Checklist for Improving the Superset Integration for a Database

In the early days of the Apache Superset project, the tool could only query Apache Druid using it’s native API. Over time, Apache Druid learned to speak SQL and there was also a desire from the early adopters to extend Superset to support more databases.

Today, Apache Superset supports a LOT of databases, including nearly all of the popular SQL speaking databases. Here's a picture of just a fraction of the supported databases:

supported databases

In an earlier post, Building Database Connectors for Superset Using SQLAlchemy, I wrote about how Superset talks to SQL databases using:

a SQLAlchemy dialect + a companion Python DB-API 2 library to enable basic functionality
some database-specific engine code to enable all features (called db_engine_spec in Superset)

Using CrateDB as a reference point, I showcased the mandatory and highly recommended properties and methods that need to be implemented in the custom database engine.

In this post, I”ll walkthrough the full checklist that covers the rest of the properties and methods you can implement in a database engine to improve the experience in Superset!

Mandatory

To quickly recap:

To generate queries, Superset has an API layer that lives in superset/db_engine_specs. The base API that's common for all databases is exposed in superset/db_engine_specs/base.py.
To better support the nuances of each database, individual database engines can be extended using BaseEngineSpec.

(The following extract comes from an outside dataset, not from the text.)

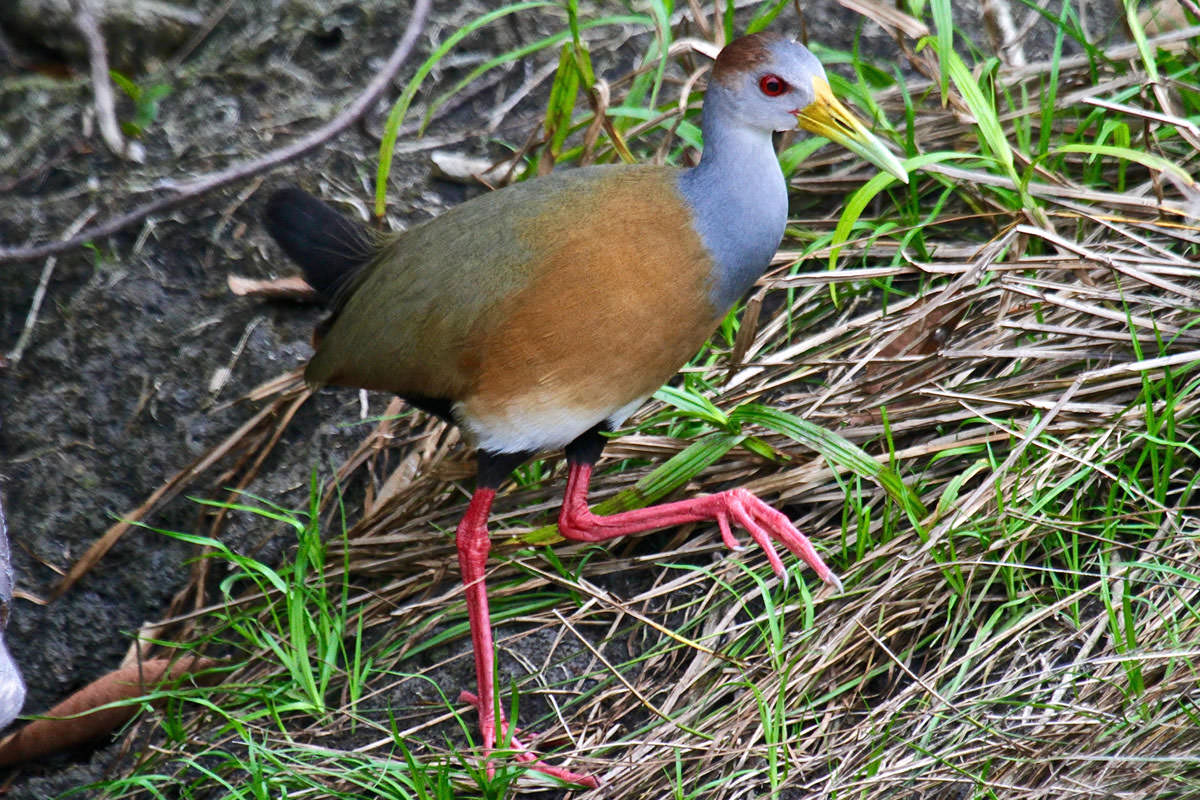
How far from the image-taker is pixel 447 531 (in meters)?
3.69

Each database engine should live in a separate file (e.g. bigquery.py for Google BigQuery and clickhouse.py for ClickHouse).

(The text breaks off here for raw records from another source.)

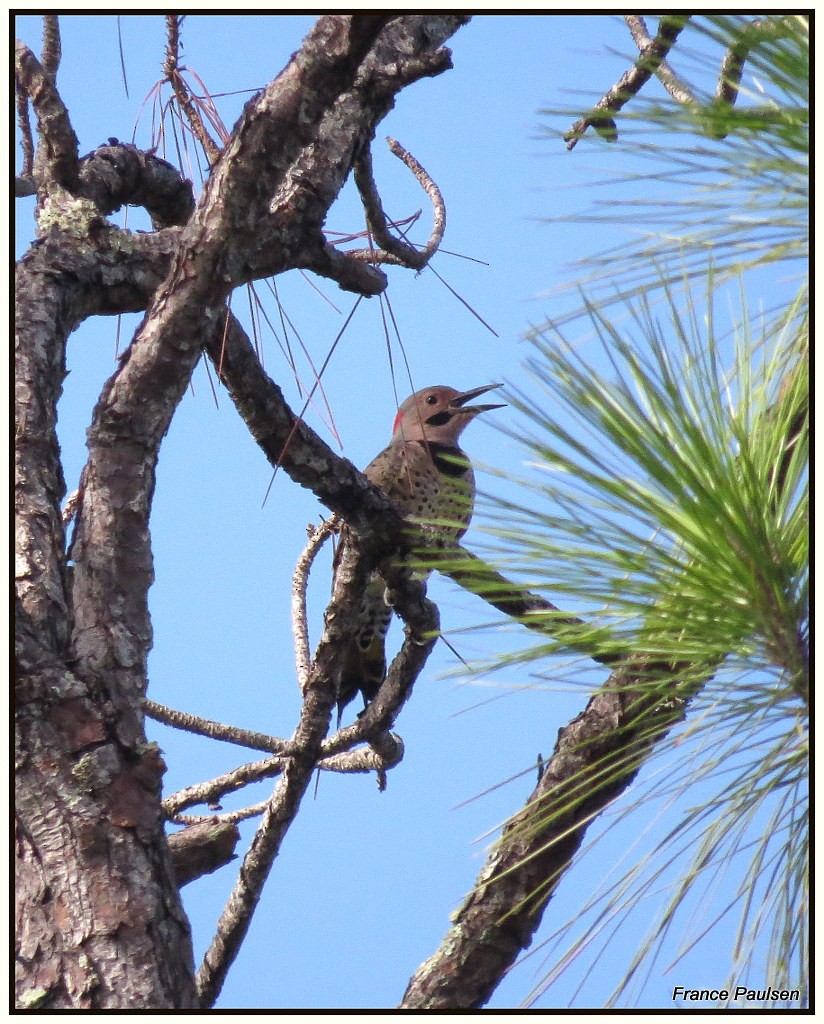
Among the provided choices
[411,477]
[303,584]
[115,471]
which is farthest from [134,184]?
[411,477]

sqlalchemy db_engine_specs

At a minimum, a custom database engine needs to have the following attributes set so the database is shown in the Add Database modal (if the database driver is installed):
- engine
- engine_name

Here’s a screenshot of this in action from the CrateDB database engine:

CrateDB

Highly Recommended

Next up are a set of properties and functions that are core the Superset experience and are highly recommended to implement.

Time Grain Expressions

Superset’s roots are in time series visualization, where slicing time by specific time grains is a critical feature.

Time Grains Superset SQLAlchemy

If you want people to create time-series charts and choose the granularity of the time bucketing in Explore, then you’ll need to define the _time_grain_expressions dictionary as a class attribute.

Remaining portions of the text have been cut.